WORK REQUIRED:
The response should consist solely of the line containing "kingdom: Animalia" and the lines after it through the end of the listing below, repeated exactly.
─── INFORMATION ───
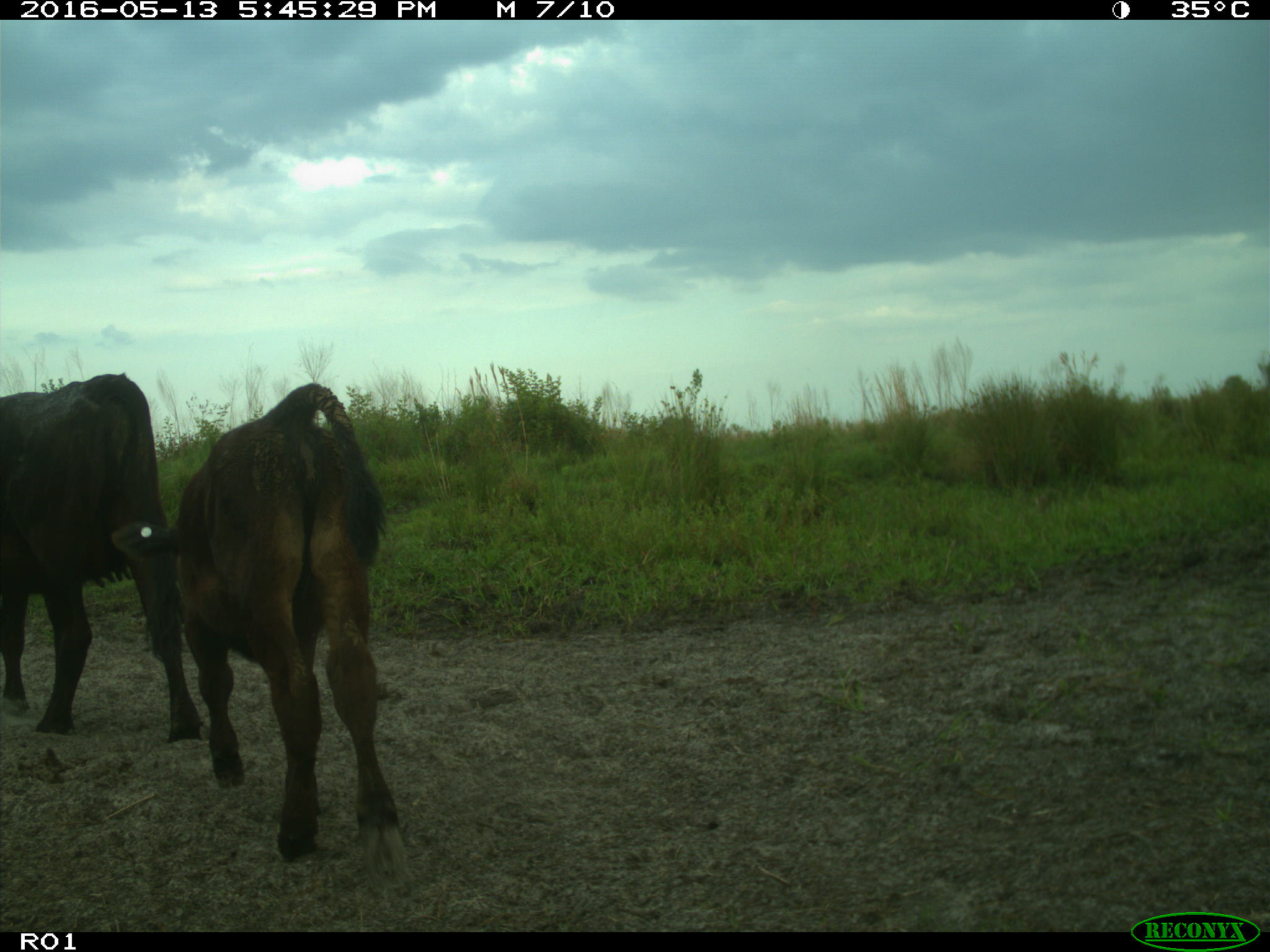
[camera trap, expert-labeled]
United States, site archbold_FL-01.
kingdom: Animalia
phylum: Chordata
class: Mammalia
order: Artiodactyla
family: Bovidae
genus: Bos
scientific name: Bos taurus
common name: domestic cow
───
REPLY:
kingdom: Animalia
phylum: Chordata
class: Mammalia
order: Artiodactyla
family: Bovidae
genus: Bos
scientific name: Bos taurus
common name: domestic cow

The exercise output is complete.